Your objective.
Reproduce the listing verbatim, starting at the line containing "Within the scene" and ending at the line containing "7.14 meters", with both of those lines included. Leave out the pictures.

Information supplied.
********************

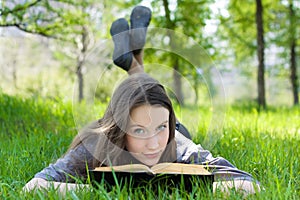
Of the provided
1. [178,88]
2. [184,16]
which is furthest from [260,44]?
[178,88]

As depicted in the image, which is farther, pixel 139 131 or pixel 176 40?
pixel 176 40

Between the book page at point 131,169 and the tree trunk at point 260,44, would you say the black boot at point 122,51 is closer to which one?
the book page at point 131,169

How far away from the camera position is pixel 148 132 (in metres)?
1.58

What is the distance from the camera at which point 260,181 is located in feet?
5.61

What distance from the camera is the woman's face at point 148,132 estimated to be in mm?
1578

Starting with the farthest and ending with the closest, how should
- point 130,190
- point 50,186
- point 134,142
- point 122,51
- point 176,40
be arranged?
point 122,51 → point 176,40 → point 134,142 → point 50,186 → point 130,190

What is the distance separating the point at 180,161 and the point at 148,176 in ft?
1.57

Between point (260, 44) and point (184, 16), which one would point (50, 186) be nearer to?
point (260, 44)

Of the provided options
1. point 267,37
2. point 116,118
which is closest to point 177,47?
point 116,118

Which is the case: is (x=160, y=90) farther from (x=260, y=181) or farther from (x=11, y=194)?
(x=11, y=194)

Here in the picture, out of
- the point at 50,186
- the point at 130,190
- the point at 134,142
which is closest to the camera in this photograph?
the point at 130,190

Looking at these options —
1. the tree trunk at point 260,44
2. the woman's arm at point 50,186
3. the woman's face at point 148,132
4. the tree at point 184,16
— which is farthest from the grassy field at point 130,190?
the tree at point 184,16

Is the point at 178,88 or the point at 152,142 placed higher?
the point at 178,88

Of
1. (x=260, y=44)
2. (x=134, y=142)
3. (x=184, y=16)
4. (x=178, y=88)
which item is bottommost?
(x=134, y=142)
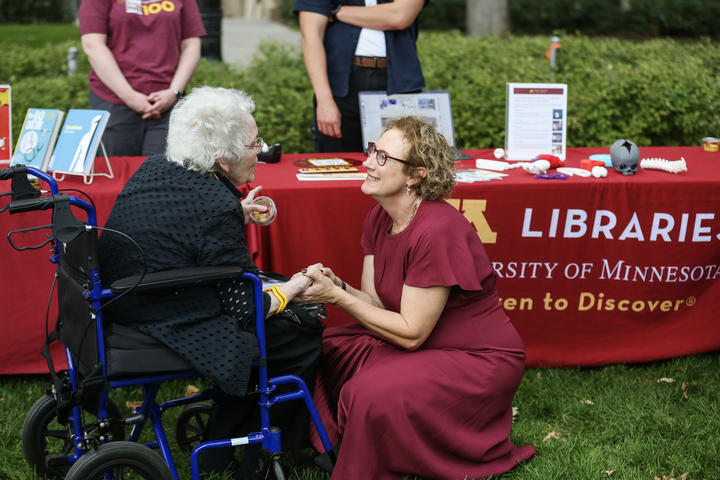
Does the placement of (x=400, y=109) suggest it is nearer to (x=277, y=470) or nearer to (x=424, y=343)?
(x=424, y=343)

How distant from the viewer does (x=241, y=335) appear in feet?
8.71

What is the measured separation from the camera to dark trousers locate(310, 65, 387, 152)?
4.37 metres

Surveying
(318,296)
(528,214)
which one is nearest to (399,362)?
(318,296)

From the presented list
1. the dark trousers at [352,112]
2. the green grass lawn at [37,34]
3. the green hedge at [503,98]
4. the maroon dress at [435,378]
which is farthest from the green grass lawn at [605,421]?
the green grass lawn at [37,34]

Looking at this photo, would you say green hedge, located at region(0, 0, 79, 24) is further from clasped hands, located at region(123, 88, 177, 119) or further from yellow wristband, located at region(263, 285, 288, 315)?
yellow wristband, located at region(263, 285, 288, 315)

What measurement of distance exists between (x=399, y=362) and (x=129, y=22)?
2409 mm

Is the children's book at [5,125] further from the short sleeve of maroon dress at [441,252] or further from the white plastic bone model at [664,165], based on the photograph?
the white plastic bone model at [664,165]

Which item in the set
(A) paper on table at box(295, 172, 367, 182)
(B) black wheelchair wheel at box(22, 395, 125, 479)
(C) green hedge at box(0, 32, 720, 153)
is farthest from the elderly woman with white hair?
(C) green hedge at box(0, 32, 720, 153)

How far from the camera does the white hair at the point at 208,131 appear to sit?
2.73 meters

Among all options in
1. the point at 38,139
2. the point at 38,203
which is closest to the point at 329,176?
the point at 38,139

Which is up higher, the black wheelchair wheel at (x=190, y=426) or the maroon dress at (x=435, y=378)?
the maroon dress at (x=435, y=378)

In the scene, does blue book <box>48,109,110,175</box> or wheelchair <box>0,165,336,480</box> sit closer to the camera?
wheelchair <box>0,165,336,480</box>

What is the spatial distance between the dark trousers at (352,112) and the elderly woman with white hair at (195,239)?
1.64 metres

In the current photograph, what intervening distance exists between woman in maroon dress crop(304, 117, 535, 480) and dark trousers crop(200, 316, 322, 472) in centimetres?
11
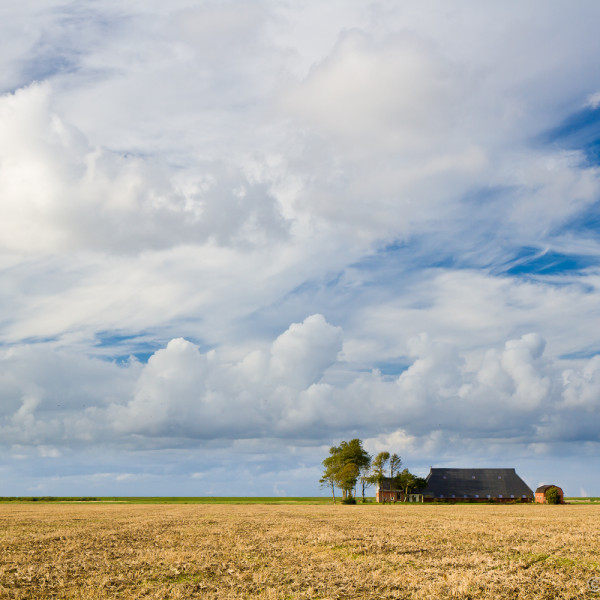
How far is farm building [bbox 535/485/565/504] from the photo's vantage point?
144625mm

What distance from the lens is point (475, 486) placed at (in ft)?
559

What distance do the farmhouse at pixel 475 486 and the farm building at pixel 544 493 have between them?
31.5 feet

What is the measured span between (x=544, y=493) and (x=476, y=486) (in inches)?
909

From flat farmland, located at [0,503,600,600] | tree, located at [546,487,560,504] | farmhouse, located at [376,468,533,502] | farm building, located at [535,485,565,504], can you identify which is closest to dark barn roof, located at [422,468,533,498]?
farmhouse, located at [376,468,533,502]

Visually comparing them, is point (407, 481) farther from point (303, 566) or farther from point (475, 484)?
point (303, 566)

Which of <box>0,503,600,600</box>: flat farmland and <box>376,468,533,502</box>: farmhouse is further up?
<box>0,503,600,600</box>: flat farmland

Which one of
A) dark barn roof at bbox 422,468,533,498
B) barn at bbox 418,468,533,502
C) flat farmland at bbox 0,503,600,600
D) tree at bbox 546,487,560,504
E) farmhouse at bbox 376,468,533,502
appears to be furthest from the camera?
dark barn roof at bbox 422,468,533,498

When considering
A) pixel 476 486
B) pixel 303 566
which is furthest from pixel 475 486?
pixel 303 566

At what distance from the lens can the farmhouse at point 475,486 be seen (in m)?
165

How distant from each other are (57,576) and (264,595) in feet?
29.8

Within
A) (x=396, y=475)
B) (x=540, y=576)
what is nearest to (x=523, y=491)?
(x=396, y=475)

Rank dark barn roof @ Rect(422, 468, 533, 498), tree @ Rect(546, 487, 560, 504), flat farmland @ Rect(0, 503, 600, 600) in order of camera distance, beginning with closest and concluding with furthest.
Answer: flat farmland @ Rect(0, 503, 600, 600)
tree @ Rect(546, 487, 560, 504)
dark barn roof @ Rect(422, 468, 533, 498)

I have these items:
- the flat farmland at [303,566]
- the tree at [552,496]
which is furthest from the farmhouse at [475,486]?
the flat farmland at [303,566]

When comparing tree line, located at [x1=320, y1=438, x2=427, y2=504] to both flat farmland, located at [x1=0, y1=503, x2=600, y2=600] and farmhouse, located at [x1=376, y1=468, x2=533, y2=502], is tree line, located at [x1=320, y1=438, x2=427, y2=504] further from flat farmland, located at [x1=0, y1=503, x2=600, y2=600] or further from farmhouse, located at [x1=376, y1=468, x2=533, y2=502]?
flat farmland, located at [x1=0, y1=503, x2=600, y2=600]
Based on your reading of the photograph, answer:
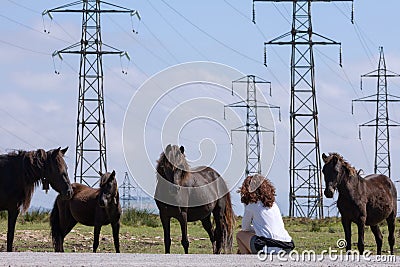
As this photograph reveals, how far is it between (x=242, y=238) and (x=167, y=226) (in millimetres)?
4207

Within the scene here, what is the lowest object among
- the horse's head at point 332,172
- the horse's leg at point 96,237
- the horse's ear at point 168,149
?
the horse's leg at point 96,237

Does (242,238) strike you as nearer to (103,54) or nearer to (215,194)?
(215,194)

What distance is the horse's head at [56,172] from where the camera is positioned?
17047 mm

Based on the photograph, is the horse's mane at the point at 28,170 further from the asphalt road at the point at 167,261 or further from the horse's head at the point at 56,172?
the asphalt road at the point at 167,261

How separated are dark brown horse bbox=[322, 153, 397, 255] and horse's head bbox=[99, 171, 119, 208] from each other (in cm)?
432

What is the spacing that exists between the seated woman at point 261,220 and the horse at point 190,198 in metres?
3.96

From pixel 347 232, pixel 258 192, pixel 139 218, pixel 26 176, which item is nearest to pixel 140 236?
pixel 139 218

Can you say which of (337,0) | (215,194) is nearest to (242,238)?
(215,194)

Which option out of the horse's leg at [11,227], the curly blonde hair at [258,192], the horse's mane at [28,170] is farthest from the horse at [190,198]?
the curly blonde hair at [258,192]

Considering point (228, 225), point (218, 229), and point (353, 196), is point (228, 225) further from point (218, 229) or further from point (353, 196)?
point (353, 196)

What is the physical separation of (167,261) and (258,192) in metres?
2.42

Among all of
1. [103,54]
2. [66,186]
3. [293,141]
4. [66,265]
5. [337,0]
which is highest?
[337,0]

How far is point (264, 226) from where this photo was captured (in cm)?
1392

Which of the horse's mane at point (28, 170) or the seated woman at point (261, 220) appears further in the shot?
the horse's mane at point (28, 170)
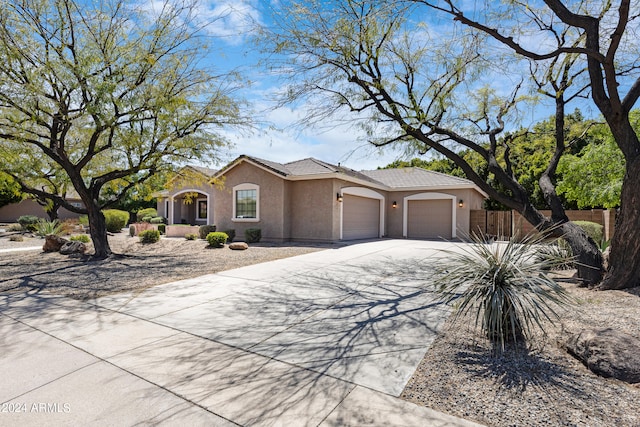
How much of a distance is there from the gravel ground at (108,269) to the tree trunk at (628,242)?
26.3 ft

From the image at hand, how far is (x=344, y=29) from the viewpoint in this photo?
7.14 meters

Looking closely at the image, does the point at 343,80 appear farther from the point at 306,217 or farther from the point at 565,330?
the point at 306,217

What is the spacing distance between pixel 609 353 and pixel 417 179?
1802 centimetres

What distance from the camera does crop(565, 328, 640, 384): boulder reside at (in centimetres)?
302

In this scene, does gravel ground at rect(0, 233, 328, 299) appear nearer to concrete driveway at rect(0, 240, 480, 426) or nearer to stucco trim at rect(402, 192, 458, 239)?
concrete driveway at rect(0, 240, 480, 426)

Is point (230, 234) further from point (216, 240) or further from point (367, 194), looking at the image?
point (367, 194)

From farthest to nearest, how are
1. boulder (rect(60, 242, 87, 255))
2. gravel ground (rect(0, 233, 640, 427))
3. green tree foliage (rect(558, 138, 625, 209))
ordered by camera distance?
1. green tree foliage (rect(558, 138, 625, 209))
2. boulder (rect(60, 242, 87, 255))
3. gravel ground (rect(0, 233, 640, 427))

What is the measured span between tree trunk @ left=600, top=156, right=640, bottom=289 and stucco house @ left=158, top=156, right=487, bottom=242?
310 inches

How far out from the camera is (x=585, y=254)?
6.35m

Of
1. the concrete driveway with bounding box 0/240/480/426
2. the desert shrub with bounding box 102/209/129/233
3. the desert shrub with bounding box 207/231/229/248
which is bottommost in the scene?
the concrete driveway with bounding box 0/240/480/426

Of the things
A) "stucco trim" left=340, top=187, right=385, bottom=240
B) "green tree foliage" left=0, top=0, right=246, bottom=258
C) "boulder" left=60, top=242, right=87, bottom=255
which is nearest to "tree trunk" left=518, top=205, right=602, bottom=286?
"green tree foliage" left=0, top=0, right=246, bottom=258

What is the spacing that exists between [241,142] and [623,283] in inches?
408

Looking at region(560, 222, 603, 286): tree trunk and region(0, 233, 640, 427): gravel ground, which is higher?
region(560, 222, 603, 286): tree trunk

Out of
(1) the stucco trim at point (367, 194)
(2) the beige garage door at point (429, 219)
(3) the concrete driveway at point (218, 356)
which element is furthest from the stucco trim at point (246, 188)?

********************

Response to this exercise.
Within the scene here, what is the lowest object among
- the horse's head at point 332,172
- the horse's leg at point 96,237
- the horse's ear at point 168,149
?
the horse's leg at point 96,237

Does (242,238) strike you as nearer to (103,54) or nearer to (215,194)?
(215,194)

What distance is the horse's head at [56,172] from where the camera is positioned?
17047 mm

Based on the photograph, is the horse's mane at the point at 28,170 further from the asphalt road at the point at 167,261 or further from the horse's head at the point at 56,172?
the asphalt road at the point at 167,261

How separated are dark brown horse bbox=[322, 153, 397, 255] and horse's head bbox=[99, 171, 119, 208] from each other (in cm)?
432

What is the spacing that exists between the seated woman at point 261,220 and the horse at point 190,198 in metres?
3.96

From pixel 347 232, pixel 258 192, pixel 139 218, pixel 26 176, which item is nearest to pixel 140 236?
pixel 139 218

Can you say which of (337,0) | (215,194) is nearest to (242,238)?
(215,194)

Which option out of the horse's leg at [11,227], the curly blonde hair at [258,192], the horse's mane at [28,170] is farthest from the horse at [190,198]?
the curly blonde hair at [258,192]

Considering point (228, 225), point (218, 229), and point (353, 196), is point (228, 225) further from point (218, 229) or further from point (353, 196)?
point (353, 196)

What is the physical separation of (167,261) and (258,192) in metres?
2.42

Among all of
1. [103,54]
2. [66,186]
3. [293,141]
4. [66,265]
5. [337,0]
which is highest?
[337,0]

How far is point (264, 226) from where this photo was captured (in cm)?
1392

Which of the horse's mane at point (28, 170) or the seated woman at point (261, 220) appears further in the shot?
the horse's mane at point (28, 170)
How much of a distance is there from the gravel ground at (108,269) to the tree trunk at (628,242)?
26.3 ft

From the image at hand, how far is (x=344, y=29) from the viewpoint in this photo?
7.14 meters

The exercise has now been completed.